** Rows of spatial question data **
+++++
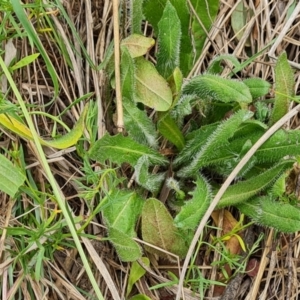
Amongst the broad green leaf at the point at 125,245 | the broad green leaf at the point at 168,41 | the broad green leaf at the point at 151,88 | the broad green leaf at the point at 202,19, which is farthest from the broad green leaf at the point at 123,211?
the broad green leaf at the point at 202,19

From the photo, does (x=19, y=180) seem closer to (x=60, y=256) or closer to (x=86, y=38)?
(x=60, y=256)

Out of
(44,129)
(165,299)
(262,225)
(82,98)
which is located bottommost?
(165,299)

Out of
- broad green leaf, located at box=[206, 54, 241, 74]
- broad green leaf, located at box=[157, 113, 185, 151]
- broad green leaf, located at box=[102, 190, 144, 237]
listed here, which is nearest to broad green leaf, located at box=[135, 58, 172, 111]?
broad green leaf, located at box=[157, 113, 185, 151]

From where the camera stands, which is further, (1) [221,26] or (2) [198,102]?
(1) [221,26]

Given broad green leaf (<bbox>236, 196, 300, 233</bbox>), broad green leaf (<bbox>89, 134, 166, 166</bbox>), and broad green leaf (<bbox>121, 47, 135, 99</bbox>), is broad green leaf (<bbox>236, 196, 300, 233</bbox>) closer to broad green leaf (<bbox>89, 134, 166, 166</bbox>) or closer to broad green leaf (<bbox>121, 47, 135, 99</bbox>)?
broad green leaf (<bbox>89, 134, 166, 166</bbox>)

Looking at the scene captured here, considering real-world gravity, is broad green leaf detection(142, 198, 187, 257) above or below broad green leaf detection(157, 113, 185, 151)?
below

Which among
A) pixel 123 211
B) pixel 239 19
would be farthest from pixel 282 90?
pixel 123 211

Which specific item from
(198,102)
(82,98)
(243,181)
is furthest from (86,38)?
(243,181)
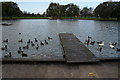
+++++
** What is expected **
Copy out, word for word, the lines starting with the one that contains "Which specific item from" and going on through the end of the rows. Leave any pictures out of your answer.

** Solution to this task **
Which specific item from
(198,102)
(82,98)
(243,181)
is furthest from (86,38)?
(243,181)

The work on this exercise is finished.